Rep. Acree said the Tenth Amendment of the Constitution clearly states that the powers invested in the federal government are explicitly implied or otherwise left to the people.
“We are the people and we will be heard. We have to remove the barriers [to health care] on our terms.”
Acree said she is introducing bills that would allow Colorado to op-out of the federal health care system. She said her legislation would force the government to allow individual to deduct health insurance from their taxes in the same way that large companies do and to purchase health care across state borders.
Broomfield’s Sen. Mitchell said that “health care is a universal human need, which is exactly the reason that we do not want to depend on our government to provide it for us.”
Berthoud’s Sen. Lundberg said that state legislation designed to block federal health reform was Constitutional in that the U.S. government does not have the authority to force health care onto Coloradans. “They need to realize that,” he said.
Doctor Dixit said the federal legislation is a sham, that it “sells out the people that it is supposed to be serving.” He said that under the federal plan, many of his patients would have died.
“They are trying to piggy back this thing on the legacy of Edward Kennedy. I can tell you for a fact that in any of the European countries, that a 78-year-old man with a malignant brain tumor would not get Ted Kennedy care. Not unless he was Ted Kennedy.”
Critics of the state proposals aimed at blocking federal legislation say that the attempts will fail.
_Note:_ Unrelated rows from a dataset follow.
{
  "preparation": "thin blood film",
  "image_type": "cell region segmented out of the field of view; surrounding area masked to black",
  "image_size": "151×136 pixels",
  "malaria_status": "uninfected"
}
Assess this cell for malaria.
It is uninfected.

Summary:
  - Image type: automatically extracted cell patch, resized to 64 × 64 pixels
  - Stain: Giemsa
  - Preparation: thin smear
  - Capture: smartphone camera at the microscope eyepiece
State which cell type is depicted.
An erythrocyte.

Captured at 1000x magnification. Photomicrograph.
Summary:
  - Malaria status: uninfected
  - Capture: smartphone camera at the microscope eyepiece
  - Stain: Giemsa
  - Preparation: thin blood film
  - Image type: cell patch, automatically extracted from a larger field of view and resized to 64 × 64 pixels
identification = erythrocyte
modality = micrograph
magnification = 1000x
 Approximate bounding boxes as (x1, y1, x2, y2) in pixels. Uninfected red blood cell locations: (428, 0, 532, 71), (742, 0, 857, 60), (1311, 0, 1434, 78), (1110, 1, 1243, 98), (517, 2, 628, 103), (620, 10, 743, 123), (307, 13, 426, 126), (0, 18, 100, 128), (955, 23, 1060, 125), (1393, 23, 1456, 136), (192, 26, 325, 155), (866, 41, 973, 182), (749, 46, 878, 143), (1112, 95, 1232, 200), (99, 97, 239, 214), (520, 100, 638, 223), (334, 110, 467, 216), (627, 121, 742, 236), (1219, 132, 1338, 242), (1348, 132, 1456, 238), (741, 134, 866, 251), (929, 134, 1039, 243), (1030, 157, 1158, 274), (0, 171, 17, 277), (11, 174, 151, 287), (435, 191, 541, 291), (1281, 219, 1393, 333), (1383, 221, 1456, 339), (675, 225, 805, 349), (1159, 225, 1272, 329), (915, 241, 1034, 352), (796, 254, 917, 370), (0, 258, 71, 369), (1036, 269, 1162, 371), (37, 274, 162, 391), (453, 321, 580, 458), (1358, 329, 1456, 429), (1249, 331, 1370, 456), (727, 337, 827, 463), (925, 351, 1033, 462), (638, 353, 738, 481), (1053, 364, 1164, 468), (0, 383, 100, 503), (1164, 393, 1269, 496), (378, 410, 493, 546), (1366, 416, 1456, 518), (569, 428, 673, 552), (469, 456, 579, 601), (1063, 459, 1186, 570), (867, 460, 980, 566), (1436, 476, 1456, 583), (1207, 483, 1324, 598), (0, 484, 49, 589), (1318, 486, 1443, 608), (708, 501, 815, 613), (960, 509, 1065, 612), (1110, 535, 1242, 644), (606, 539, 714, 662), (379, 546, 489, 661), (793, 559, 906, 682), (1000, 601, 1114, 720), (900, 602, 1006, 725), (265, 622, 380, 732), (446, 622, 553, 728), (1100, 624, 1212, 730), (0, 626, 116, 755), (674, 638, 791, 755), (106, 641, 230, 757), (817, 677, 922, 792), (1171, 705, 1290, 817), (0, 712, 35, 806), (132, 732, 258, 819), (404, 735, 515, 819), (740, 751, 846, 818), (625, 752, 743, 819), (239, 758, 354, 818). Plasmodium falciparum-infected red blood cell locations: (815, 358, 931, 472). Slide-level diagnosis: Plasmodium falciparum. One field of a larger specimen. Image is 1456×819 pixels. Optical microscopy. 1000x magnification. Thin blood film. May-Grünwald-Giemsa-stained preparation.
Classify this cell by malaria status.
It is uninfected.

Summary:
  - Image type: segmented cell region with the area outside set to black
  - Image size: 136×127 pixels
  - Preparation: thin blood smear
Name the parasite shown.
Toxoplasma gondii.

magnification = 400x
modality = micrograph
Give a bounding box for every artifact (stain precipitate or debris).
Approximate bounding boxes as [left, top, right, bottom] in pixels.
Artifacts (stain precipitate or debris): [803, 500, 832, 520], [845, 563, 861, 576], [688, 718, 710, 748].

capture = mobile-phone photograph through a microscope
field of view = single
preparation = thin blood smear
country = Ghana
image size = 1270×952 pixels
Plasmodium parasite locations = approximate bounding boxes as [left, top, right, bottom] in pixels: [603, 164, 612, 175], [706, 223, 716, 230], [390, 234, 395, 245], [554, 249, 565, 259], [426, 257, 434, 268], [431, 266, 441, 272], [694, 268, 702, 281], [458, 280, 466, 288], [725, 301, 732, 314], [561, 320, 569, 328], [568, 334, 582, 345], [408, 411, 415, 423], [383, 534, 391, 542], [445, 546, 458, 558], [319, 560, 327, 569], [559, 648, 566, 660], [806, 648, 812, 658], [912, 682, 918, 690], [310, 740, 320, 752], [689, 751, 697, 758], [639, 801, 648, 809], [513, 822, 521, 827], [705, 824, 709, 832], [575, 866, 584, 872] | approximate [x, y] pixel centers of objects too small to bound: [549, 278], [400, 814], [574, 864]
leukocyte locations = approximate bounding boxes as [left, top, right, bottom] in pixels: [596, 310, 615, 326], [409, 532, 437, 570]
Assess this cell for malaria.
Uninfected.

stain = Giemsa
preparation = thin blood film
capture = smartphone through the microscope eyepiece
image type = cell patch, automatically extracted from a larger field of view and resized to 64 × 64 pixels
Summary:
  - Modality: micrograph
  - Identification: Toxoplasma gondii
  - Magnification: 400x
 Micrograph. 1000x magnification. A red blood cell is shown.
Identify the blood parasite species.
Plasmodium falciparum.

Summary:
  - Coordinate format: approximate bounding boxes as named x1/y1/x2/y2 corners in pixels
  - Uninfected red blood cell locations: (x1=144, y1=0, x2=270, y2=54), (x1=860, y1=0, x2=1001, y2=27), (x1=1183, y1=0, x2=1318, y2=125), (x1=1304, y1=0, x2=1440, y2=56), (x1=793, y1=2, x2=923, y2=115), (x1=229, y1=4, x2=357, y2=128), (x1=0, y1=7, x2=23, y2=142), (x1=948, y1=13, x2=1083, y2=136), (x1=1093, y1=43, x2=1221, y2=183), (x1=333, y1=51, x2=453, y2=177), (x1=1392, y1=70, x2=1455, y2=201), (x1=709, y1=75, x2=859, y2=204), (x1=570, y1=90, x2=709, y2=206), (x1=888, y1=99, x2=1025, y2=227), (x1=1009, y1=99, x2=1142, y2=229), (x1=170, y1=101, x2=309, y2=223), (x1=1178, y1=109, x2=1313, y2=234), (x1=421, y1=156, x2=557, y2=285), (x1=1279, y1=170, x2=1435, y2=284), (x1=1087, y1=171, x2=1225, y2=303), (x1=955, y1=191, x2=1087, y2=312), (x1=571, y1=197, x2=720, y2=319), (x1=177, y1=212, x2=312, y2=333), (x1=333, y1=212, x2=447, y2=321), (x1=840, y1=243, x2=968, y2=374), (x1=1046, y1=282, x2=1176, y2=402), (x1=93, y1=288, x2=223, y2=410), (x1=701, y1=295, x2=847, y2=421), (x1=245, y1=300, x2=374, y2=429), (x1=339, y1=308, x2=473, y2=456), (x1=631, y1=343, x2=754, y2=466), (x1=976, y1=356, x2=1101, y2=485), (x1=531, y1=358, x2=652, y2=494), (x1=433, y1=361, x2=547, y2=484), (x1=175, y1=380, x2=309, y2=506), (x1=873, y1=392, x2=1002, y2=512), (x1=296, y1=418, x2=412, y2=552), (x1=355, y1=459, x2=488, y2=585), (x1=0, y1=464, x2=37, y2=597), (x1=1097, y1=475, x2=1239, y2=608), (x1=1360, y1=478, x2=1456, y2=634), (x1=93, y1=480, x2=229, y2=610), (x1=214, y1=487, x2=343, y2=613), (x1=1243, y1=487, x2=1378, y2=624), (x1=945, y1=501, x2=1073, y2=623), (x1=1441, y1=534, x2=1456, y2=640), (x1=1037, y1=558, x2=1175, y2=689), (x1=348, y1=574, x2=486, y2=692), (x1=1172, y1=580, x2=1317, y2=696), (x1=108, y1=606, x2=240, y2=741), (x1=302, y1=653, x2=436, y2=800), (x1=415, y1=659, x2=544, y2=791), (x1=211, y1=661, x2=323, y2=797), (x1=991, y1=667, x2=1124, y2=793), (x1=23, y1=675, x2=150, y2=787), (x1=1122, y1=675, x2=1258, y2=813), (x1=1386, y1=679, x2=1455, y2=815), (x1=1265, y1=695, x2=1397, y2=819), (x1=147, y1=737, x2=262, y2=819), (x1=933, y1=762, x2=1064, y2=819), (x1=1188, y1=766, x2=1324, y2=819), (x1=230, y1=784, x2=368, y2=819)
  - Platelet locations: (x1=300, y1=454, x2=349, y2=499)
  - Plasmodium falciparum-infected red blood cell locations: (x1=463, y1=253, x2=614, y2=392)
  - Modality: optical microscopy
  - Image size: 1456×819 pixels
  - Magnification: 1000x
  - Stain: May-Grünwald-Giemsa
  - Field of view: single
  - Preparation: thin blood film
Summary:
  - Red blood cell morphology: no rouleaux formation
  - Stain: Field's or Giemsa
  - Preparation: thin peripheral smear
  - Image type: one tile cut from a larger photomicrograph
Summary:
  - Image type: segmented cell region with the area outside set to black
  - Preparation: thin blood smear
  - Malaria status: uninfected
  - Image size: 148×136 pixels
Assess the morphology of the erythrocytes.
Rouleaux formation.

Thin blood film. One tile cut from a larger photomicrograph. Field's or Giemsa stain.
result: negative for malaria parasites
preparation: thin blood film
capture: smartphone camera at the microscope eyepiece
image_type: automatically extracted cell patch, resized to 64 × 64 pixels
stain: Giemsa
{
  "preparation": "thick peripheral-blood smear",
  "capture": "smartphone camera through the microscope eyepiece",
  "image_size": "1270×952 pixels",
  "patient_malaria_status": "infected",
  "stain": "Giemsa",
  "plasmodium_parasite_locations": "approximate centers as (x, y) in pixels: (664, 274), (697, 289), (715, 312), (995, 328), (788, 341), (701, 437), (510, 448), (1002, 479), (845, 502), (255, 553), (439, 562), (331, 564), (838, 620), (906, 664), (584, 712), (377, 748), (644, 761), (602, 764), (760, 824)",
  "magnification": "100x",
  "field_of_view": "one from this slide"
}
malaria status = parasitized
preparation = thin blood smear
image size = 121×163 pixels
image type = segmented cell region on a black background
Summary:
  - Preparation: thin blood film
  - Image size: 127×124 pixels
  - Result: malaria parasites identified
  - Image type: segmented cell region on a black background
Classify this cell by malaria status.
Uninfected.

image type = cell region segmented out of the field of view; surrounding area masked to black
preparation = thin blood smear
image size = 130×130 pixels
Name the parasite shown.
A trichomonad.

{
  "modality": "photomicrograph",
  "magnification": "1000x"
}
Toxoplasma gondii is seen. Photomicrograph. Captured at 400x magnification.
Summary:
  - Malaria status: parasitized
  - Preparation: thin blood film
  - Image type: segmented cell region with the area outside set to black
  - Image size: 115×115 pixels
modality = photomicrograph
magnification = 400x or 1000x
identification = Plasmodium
Bobby Clark, deputy director of progressive activist group ProgressNow, said that “there is no question that the federal government has the power to regulate on any subject that they want to regulate on.” He added that it’s not clear exactly how it will play out in terms of health care.
Caldara told the Colorado Independent he believed the initiative would “set Colorado up in a very specific way… that [the initiative] would trump the United States rule and, furthermore, it is written so that it is separable, so that if there are parts that the federal courts don’t like, they can remove just those parts…
“Assuming this wins and it gets challenged against Obamacare, I think it protects us very, very nicely,” he said.
Clark said the initiative is a clear corporate effort. He mentioned the role of the American Legislative Exchange Council, whose members include lobbyists from Blue Cross / Blue Shield, he said, just one of the groups involved that have major financial stake in defeating or significantly altering health reform to make it most friendly to the health industry.
“To us, this is about politics, not policy. [The initiative] is going to be coordinated by the health-industry lobby for the right wing, which sees this as a golden [campaign] issue. Putting it on the ballot is simply a [voter] turnout tool. It is that transparent.”